Line by line, repeat the material below exactly and leave the images out.

**Data provided**
★ ★ ★ ★ ★ ★ ★
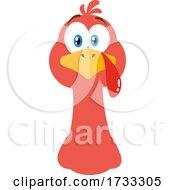 Poster, Art Print Of Turkey Bird Face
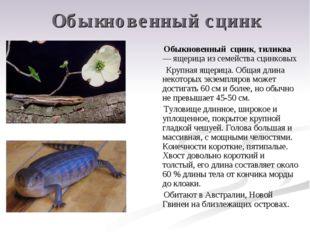 Обыкновенный сцинк Обыкновенный сцинк, тиликва — ящерица из семейства сцинков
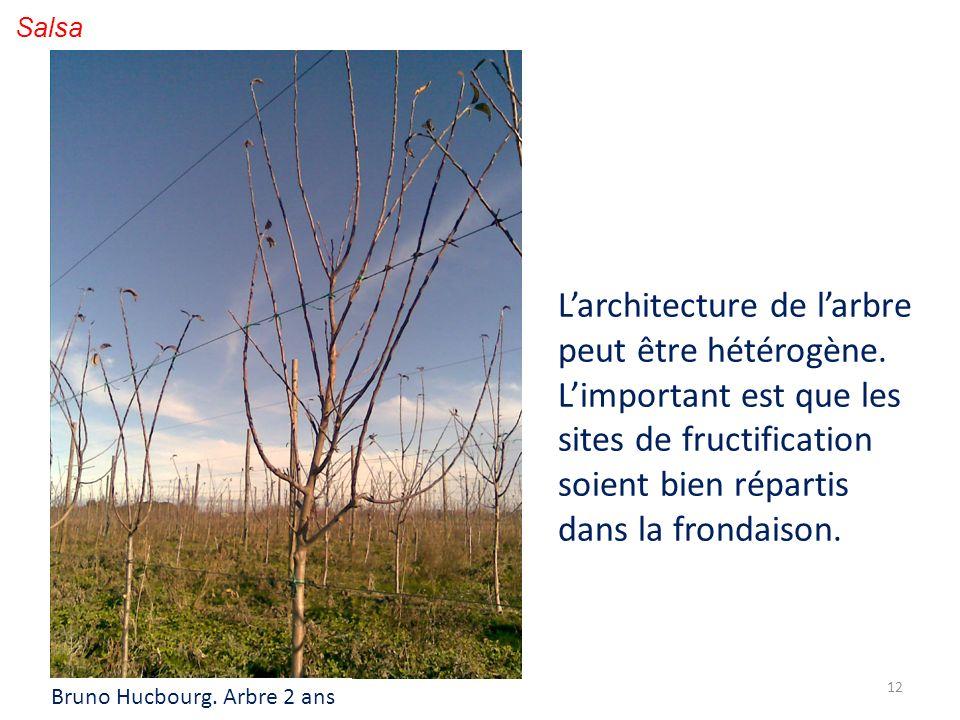 L'architecture de l'arbre peut être hétérogène.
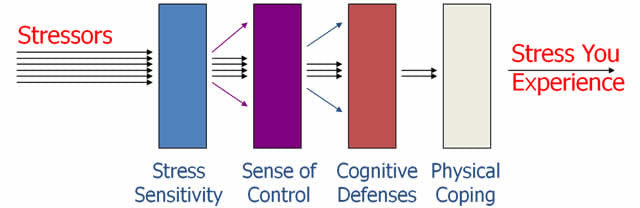 How Stress Sensitivity Works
★ ★ ★ ★ ★ ★ ★
**Result**
 Poster, Art Print Of Turkey Bird Face
 Обыкновенный сцинк Обыкновенный сцинк, тиликва — ящерица из семейства сцинков
 L'architecture de l'arbre peut être hétérogène.
 How Stress Sensitivity Works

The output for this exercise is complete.